One December's night I was working on Christmas ornaments. It was then that, among other decorations, I made the felt angels, the ones that surprised me with their expression, even though I used quite modest fabrics - material pinched with a thread and a few beads gave expressions to felt faces. Wow! I thought seeing some piece of felt looking at me and smile and started wondering what could happen if I would "leave the emotions" in clay and add an expressive body!!! I was tempted by the possibility of standing in the role of a demiurge and the ability to breath spirituality in an item - one achieved by the illusion of life expressed in the eyes, grimace or gesture. Thus, that's when the idea of dolls came to be, and on the next day I sculpted the first head. Then another one and more, one with a sad face, one scared, an anxious one, another amused with a smile all upon her face, frowning with the eyebrows pinched. The lumps of clay were turning into these emotions. It was fascinating.

What inspired you to take a dark/gothic theme?

I'm not trying to create dark and gothic themes on purpose. I'm fascinated by the duality of man. My dolls stand on the border of light and shadow. What you will see in them is dependent on you. They sometimes may say more about the recipient than the creator.

What is the hardest part about creating your artwork?

The most difficult task is to paint the eyes. I never use glass eyes. I paint them myself in a long and laborious process, putting subsequent layers of covering and glazing paints. All of this to put an illusion of life into them.

I like neither compliments or criticism - both are subjective assessment of the recipients, the interpretation of the image that they see through their own prism. In the process of creation I have to be faithful to myself. Only then it has true value.

Are you working on anything new at the moment?

Right now I'm preparing myself for two exhibitions and work without rest on the new dolls. I've decided to take on certain subjects for the first time and I myself am curious of the outcome.

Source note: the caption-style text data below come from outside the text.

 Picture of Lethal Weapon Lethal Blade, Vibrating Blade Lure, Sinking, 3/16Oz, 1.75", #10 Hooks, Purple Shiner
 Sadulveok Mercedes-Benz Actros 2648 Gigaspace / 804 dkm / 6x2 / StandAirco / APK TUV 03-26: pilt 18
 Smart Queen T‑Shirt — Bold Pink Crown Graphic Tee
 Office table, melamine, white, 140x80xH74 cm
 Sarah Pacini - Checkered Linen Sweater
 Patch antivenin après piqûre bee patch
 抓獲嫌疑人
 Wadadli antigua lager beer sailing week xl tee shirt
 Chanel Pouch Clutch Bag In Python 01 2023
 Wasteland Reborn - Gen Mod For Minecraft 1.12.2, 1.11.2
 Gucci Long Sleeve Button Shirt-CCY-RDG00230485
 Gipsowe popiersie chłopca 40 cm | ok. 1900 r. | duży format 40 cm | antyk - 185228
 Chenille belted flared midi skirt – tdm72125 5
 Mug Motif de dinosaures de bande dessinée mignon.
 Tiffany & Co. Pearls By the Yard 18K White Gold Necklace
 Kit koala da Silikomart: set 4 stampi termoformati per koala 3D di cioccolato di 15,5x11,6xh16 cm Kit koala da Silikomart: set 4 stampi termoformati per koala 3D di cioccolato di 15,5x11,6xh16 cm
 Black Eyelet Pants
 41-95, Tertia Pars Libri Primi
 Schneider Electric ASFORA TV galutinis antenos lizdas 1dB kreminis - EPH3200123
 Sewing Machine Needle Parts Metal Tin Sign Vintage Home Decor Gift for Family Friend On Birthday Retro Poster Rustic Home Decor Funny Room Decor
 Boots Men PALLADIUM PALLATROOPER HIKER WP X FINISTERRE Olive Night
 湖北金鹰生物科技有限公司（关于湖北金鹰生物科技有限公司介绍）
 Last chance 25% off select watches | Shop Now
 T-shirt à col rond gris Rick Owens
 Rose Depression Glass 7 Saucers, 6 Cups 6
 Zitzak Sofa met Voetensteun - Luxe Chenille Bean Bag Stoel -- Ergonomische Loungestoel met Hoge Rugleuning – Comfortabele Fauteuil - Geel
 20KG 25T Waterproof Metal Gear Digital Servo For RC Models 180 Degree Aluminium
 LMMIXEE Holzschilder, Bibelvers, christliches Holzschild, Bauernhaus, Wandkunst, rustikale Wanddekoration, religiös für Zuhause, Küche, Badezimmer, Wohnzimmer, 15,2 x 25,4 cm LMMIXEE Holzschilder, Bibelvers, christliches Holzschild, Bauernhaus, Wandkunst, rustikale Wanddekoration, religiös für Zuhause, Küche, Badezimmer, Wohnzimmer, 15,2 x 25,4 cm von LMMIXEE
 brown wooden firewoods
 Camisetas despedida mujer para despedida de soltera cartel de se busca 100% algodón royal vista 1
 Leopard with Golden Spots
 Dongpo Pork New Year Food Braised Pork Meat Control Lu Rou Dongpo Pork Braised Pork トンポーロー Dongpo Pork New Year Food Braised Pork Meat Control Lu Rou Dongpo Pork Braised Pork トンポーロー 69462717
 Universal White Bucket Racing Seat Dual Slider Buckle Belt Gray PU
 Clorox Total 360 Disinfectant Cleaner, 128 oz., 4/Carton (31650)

What would people be surprised to learn about you?

It may be surprising for some but I don't like exhibitions and I honestly hate talking about myself. I prefer to hide in the shadow of my puppets. :)

Do you admire any artists?

It's difficult to name specific artists. I admire works of art which evoke emotions. It's the main feature which draws my attention. It's those emotions and great craftsmanship - the ability to control the matter. It's these two qualities that I admire.

Can you tell me a bit more about your creations - the process you take to make them, what inspires you to create them?

Each of these dolls has been created in the image of a man and it is a perfect medium to demonstrate deepest feelings and emotions while at the same time leaving room for ambiguity. It's an ideal amalgamation of what is tangible with what you cannot touch but crave for. Dolls have that incredible inner power. They can be ridiculous or scary, have their own expression, personality, and thus evoke extreme feelings - here lies their phenomenon and it delights me. In each of them I enclose emotion, and its interpretation I leave to the recipient.

Favourite or most inspirational place in Poland?

Where I live :) I live in South West Poland in a place where an unambiguous flat land ends and begins marked with light and shadow - Sleza Massif - it has a unique landscape, specific microclimate and extraordinarily rich history shrouded in many legends.

What does being an artist mean to you?

I don't like being an artist, but I love being a creator. I have a feeling that the ability to create is something most noble in man, the purest divine principle.

Hardest lesson you have ever had to learn as an artist?

Having humility towards the matter that you need to learn to be able to imprint your idea in it.

What would you say is the best complement/constructive criticism/advice you have ever received as an artist?

I like neither compliments or criticism - both are subjective assessment of the recipients, the interpretation of the image that they see through their own prism. In the process of creation I have to be faithful to myself. Only then it has true value.